Um aspeto positivo a mencionar é o facto de também estarmos dispostos a continuar a recorrer a medidas positivas para ajudar o Líbano. Só em 2020, a UE disponibilizou cerca de 333 milhões de EUR de assistência a este país. Estamos dispostos a fornecer mais assistência ao Líbano logo que seja celebrado um acordo com o FMI. Poderíamos também enviar uma nova missão de observação para contribuir para o bom desenrolar das eleições do próximo ano. Estamos também dispostos a debater com um novo governo as prioridades e os principais domínios de cooperação entre a UE e o Líbano até 2027. Há pois uma série de possibilidades para continuar a ajudar o Líbano.
«Uma vez mais, a comunidade internacional foi muito clara: nós podemos ajudar, mas o Líbano tem de fazer a sua parte e fazê-lo rapidamente.»
Na conferência internacional de ontem, organizada pela França e pelas Nações Unidas, que visava apoiar as populações mais vulneráveis do Líbano, a comunidade internacional foi, uma vez mais, muito clara: Podemos ajudar, mas o Líbano tem de fazer a sua parte e fazê-lo rapidamente.
Como já referi anteriormente: os cidadãos libaneses merecem melhor e já demonstraram ao mundo o quanto podem ser extremamente resilientes e dotados de recursos.

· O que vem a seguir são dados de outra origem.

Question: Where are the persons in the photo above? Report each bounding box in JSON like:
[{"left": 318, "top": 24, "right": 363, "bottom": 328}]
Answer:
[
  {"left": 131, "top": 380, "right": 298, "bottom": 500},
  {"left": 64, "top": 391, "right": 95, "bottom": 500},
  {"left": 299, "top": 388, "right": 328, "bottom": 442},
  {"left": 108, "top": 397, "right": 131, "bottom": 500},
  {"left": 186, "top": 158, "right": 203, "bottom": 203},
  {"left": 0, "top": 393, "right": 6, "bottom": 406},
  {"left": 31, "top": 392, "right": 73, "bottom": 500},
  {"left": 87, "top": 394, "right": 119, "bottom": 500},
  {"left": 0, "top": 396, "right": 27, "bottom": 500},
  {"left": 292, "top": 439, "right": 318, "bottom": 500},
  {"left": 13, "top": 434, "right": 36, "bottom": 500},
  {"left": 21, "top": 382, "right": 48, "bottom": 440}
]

Reconstruíram o país após 15 anos de guerra civil - e, enquanto espanhol, sei como essa tarefa pode ser difícil. Estou, pois, convencido de que, quando existir uma vontade comum entre os diferentes grupos e formações do país, o Líbano pode voltar a reerguer-se.
O povo libanês deverá, então, analisar sem complacência os princípios em que está assente o seu país, bem como o contrato social e o modelo económico, e introduzir as alterações necessárias para garantir a sustentabilidade de um Líbano seguro, estável e próspero. É explorando de forma crítica os princípios fundamentais do seu país que os libaneses encontrarão as respostas certas, e estamos dispostos a ajudá-los processo, se assim o desejarem.
O famoso cineasta francês Claude Lelouch afirmava que «C’est en touchant le fond que l’on refait surface» («É depois de bater no fundo que voltamos à superfície»). Esta imagem é bastante adequada à situação atual do país: a única saída é para cima, e o Líbano deve regressar urgentemente à superfície.